Opinions

Une décision de Sages

Pour qui a vécu les affrontements verbaux et parfois physiques des années septante et quatre-vingt autour du nucléaire, la date du mercredi 21 octobre 1998 est historique. Tard dans la soirée, le Conseil fédéral a décidé de fermer à terme toutes les centrales atomiques suisses. Et comme la construction de toute nouvelle unité sera soumise au référendum facultatif, avec les chances que l'on devine, c'est bel et bien une sortie de l'ère nucléaire que nous annonce le gouvernement, qui y ajoute d'ailleurs une réforme fiscale favorisant les énergies renouvelables.

On peine à prendre conscience de ce changement fondamental de cap tant il paraît aujourd'hui serein et naturel. Huit ans de moratoire ont certes contribué à apaiser les esprits, mais pourquoi ne pas attribuer au gouvernement le mérite principal d'une décision mûrement réfléchie et intelligemment présentée?
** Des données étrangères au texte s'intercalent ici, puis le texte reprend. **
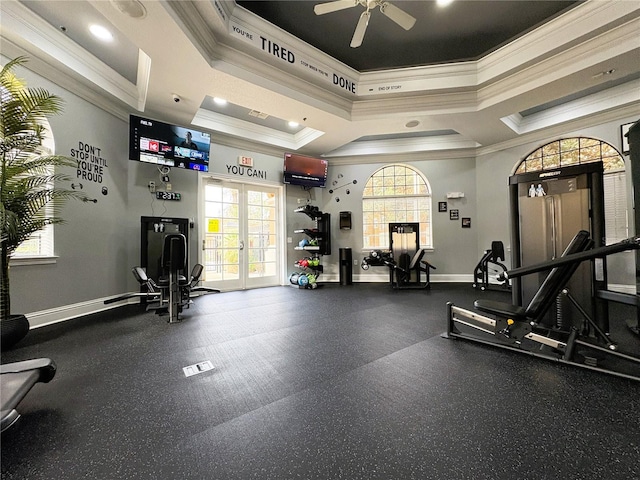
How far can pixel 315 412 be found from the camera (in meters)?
1.58

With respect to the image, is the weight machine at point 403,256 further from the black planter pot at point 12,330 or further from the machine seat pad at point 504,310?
the black planter pot at point 12,330

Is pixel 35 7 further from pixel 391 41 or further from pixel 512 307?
pixel 512 307

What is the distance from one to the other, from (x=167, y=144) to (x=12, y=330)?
3.23 metres

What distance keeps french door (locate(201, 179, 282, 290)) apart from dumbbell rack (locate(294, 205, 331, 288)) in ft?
2.17

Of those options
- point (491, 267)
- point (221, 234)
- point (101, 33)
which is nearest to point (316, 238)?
point (221, 234)

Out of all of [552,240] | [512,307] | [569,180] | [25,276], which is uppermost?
[569,180]

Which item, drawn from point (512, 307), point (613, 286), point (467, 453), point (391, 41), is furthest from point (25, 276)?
point (613, 286)

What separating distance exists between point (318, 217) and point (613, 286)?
19.2ft

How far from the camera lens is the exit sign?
19.2 ft

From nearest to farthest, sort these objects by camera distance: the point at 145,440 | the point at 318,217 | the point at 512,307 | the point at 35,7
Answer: the point at 145,440 → the point at 512,307 → the point at 35,7 → the point at 318,217

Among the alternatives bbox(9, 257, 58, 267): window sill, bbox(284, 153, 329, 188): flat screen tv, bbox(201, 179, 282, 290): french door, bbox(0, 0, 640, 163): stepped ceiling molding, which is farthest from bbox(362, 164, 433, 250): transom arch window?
bbox(9, 257, 58, 267): window sill

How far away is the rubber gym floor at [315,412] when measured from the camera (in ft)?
3.93

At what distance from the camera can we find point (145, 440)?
1368 mm

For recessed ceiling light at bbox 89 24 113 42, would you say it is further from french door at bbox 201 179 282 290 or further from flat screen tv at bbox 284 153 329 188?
flat screen tv at bbox 284 153 329 188
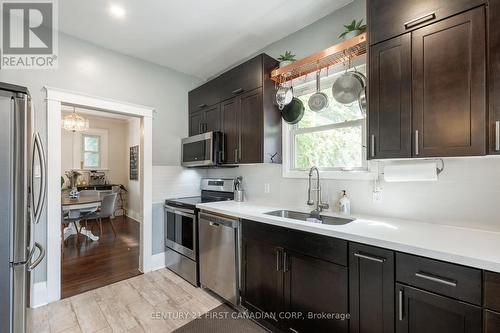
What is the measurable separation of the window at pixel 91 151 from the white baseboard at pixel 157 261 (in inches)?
172

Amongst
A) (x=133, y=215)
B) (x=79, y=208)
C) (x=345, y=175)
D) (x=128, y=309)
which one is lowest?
(x=128, y=309)

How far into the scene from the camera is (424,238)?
1.29 m

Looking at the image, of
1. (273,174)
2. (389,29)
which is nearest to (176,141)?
(273,174)

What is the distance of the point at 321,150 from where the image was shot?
2357 millimetres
Ces sept Sages que l'on disait déchirés sur la question semblent à première analyse avoir trouvé le meilleur compromis possible.
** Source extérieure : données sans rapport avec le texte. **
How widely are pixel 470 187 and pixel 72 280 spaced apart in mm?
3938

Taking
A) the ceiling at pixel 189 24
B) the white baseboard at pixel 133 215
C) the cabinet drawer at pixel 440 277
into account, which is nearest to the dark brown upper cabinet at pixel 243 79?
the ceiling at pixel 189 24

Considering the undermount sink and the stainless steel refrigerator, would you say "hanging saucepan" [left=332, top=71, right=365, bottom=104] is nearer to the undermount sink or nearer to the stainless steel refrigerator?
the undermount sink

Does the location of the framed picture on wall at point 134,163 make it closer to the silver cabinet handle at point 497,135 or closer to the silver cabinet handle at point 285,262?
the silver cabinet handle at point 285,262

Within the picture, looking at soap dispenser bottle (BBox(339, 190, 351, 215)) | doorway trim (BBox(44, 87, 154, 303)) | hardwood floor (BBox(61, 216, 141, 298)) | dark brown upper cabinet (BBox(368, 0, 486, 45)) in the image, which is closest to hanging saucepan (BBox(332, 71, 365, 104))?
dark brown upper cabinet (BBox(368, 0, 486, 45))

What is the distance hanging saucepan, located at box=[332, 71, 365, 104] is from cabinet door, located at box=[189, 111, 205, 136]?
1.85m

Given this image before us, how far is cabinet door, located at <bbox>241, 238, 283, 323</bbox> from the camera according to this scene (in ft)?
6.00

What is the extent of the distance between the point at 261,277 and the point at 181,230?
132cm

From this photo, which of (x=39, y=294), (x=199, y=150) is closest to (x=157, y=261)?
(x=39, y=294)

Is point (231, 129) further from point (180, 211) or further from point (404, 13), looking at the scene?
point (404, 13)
Le Conseil fédéral n'a pas voulu s'enfermer d'emblée dans un délai fixe pour la fermeture des centrales, ce que lui reprochent bien sûr les plus activistes des antinucléaires. Ils ont tort. Les gouvernants étrangers qui ont cédé à la tentation des annonces claironnantes, en Suède et en Allemagne notamment, ont dû faire marche arrière face à certaines réalités têtues.

Parmi ces dernières, la principale tient à l'amortissement des installations en service. On ne peut en même temps réclamer leur arrêt rapide et, comme le font les écologistes intransigeants, refuser d'entrer en matière sur le dédommagement de ceux qui doivent en amortir le coût. La question des investissements non amortissables (INA) était politiquement explosive. La réponse du gouvernement est à la fois ferme et pragmatique: il n'indemnisera pas l'industrie nucléaire mais la laissera affronter le marché jusqu'à la fin de la durée utile de ses centrales. Le contribuable a tout à y gagner.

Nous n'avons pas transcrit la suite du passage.